The Board of Regents approved Ndebele’s honorary degree a month before it considers other recipients so that an announcement could be made when President Mary Sue Coleman visits South Africa and the University of Cape Town (UCT) later this month.

As the vice-chancellor since 2000, Ndebele is credited with transforming the UCT into a diverse multiracial institution.

He also is known for expanding the institution’s research mission by encouraging new partnerships within the country and internationally. This has included increasing the number of research doctoral students at the university.

Ndebele has made AIDS/HIV front and center at UCT, both in terms of services to affected students and efforts to address the growing pandemic.

Regarded as one of his country’s most accomplished writers, Ndebele’s “Fools and Other Stories,” a chronicle of life in a black township under apartheid, won the Noma Award in 1983 for best book published in Africa. He also is author of “The Cry of Winnie Mandela,” “Bonolo and the Peach Tree,” and “South African Literature and Culture: Rediscovery of the Ordinary.” His poetry also has been published widely.
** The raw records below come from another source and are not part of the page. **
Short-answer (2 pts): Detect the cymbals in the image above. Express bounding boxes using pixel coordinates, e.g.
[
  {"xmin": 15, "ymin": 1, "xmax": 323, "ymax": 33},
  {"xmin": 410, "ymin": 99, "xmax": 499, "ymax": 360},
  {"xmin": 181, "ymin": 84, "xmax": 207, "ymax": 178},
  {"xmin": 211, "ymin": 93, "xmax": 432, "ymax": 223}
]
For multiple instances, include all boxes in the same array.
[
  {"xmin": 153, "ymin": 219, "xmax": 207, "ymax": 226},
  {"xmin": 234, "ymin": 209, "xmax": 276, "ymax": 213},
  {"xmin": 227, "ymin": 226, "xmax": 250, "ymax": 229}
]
Ndebele was born in Johannesburg but was sent to neighboring Swaziland for his education because of South Africa’s racist restrictions on schooling.

He returned to South Africa and worked as a teacher in a secondary school. He later enrolled at the University of Botswana Lesotho Swaziland, where in 1973 he received his B.A degree. He also earned an M.A. from Cambridge University in 1975 and a Ph.D. at the University of Denver in 1983.

In 1991 he became head of the literature department at the University of Witwatersrand in Johannesburg. The following year he became vice-rector at the University of Western Cape, and in 1993 was named a vice-chancellor and principal at the University of the North.